(Written request 1)
Can you sum up the tribute to D K Duncan in two sentences?
(Written request 2)
Could you quote the tribute to D K Duncan starting at "Constitutional independence did" and ending at "proclaim Everything Crash."?
(Written request 3)
Can you extend the tribute to D K Duncan from the point where it stops?

(Text block)
-=-=-=-=-
Radical democracy, left politics, and the PNP: A tribute to D K Duncan
Jamaican politics in the 1970s produced remarkable political figures. D K Duncan was one such figure. Passionate, committed, and courageous, his political activism was intertwined with the People’s National Party (PNP). It was an activism that oftentimes made some members of the party uncomfortable, as he engaged with Herculean organisational efforts to transform the party from a “distributor of scarce benefits” into a political organ that would transform neo-colonial Jamaica.
Invited to join the party by Michael Manley, Duncan became the most recognised and vocal political figure for the PNP left and its acknowledged leader. In paying tribute to him and his political life I tell a story of the party, DK, and Jamaican politics.
The 1960s were watershed years in Jamaican politics and society. In 1962 the island was granted constitutional independence after over 300 years; first as a slave colony under the Spanish, and then British rule. From 1838, after the formal abolishing of slavery, until 1962, the island was a British colony. The colony was constructed on the grounds of various forms of plantation servitude, anti-black racism, and a class/colour social structure in which the vast majority of the black population were considered to be perpetual hewers of wood and drawers of water. In such a society the economy was owned and controlled externally, and internally was owned, managed, or controlled by a group that had its roots in structures of old wealth created by a white planter class. This group was later joined by a light-skinned (brown) elite.
Constitutional independence did not change these structures. So stark was this situation that even the US Central Intelligence Agency (CIA) report on Jamaica in the 1970 had to admit “that political independence has not significantly altered the socio-economic structures… the plantation economies from the days of colonialism persist”. So although political independence generated hope, and Derrick Morgan sang Forward March, by 1968 the Ethiopians would proclaim Everything Crash.
And as things “come up to bump”, the Jamaican society experienced a series of convulsions with a deep striving towards full decolonisation as ordinary Jamaicans began to both dream and engage in activities which demanded social and economic transformation of the society.
When D K Duncan returned to Jamaica, back to his birthplace, Brown’s Town, from his dental studies in Canada, he set up a practice. There he involved himself with the PNP in the constituency of St Ann North Western, particularly with the campaign of Elon Wilson. But this was not his only political involvement. While in St Ann D K met Walter Rodney. He and Arnold Bertram became close to the radical Black Power newspaper Abeng. The newspaper published 35 issues in 1969, with a circulation between 15,000 and 20,000 copies for nine months before it folded. Inspired by the emergence of the black power movement, the growth of Rastafari, and the disenchantment of many Jamaicans with life under constitutional independence and the Jamaica Labour Party, the newspaper emerged as a radical voice for social change.
-=-=-=-=-
(Spatial relation data)
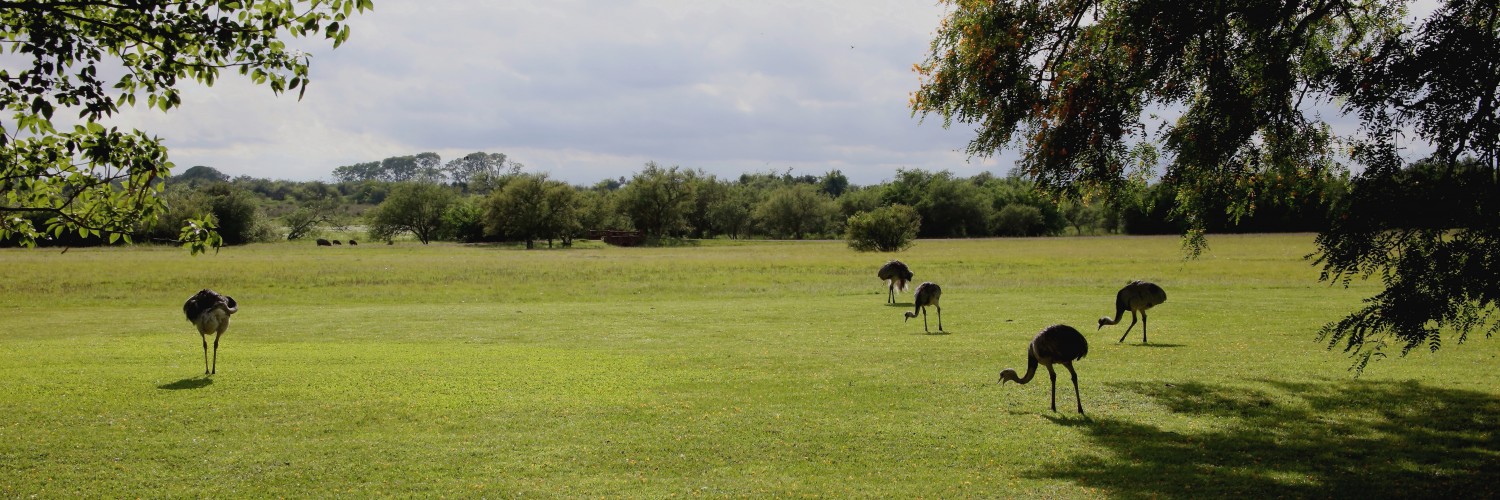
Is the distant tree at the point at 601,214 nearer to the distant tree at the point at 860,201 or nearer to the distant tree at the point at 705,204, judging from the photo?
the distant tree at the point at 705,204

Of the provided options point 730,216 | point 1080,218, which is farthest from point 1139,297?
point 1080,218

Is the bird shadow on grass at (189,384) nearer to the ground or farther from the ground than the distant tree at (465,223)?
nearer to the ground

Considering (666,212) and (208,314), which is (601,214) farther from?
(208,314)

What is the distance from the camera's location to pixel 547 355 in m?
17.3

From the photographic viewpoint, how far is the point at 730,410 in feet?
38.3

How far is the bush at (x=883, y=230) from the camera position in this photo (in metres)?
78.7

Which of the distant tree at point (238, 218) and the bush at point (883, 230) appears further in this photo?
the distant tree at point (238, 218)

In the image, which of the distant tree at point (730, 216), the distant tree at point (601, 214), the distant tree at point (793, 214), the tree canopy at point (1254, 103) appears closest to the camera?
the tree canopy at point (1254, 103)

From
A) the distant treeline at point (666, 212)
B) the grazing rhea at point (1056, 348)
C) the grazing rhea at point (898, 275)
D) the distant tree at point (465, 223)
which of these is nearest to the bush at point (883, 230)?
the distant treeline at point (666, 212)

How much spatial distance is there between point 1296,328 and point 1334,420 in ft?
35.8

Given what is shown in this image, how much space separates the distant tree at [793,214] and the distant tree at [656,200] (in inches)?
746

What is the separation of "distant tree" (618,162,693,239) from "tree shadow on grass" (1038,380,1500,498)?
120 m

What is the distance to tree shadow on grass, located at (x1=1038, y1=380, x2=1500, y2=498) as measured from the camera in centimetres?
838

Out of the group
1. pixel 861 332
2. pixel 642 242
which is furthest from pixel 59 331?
-=-=-=-=-
(Right answer 1)
Michael Manley invited D K Duncan into the PNP, where he became the recognized leader of the party's left and worked to turn the party into a force that would transform neo-colonial Jamaica. The tribute sets this against a Jamaica whose colonial economic and social structures persisted after 1962 independence, and it follows Duncan's return to Brown's Town, where he worked with the PNP in St Ann North Western and grew close to the Black Power newspaper Abeng.

(Right answer 2)
Constitutional independence did not change these structures. So stark was this situation that even the US Central Intelligence Agency (CIA) report on Jamaica in the 1970 had to admit “that political independence has not significantly altered the socio-economic structures… the plantation economies from the days of colonialism persist”. So although political independence generated hope, and Derrick Morgan sang Forward March, by 1968 the Ethiopians would proclaim Everything Crash.

(Right answer 3)
In the wake of the Walter Rodney October 1968 riots the newspaper became a gathering ground for Rastas, youth groups from urban areas like Youth for Social Change, university students, and middle class intellectuals like Garvey scholars Robert Hill, Rupert Lewis, and late political economist George Beckford. Also involved were individuals like the former PNP General Secretary Vernon Arnett and the late human rights lawyer Dennis Daley. So D K’s first major political involvement that permanently marked his political ideas and activism were local PNP constituency engagements and political affinities with a movement which espoused transformation of Jamaican society, while putting at the centre the aspirations and lives of ordinary black people.
Abeng never advocated socialism of any kind, but instead, as it made clear in an editorial, it stood for ‘Bread, Work and Human Dignity’. In a country of high unemployment and deep poverty, this resonated. Crucially, the editorial made the point that there was the “need of popular energies to get the… effort started”. These two ideas — centring on the aspirations of ordinary black Jamaicans and a deep attentiveness to popular energies — became central features of D K’s political thought and activism. This was combined with a passion for political organisation as one lifeblood of social transformation.
However, in D K’s mind, political organisation was only a tool that made it possible for ordinary, black Jamaicans to live a decent, material lives with dignity, and a vehicle through which the masses of people could mobilise themselves and reach for their own liberation. This made him a consistent advocate for mass democracy, both as a form of rule and the necessary structure of a political party which advocated change. In this he was a radical advocate for mass democracy.
It is 1981, and a group of us are at the Press Club, located then on Surbiton Road. It’s late and most of us who are there had been fired from Jamaica Broadcasting Corporation (JBC) by the Edward Seaga regime. In that moment the Press Club was a venue where we could exchange notes and talk through the afternoon, until late at night, about the events of the day and, importantly, there were typewriters that we could use to write various stories, as some of us tried to make a living as freelance writers for local and foreign news outlets.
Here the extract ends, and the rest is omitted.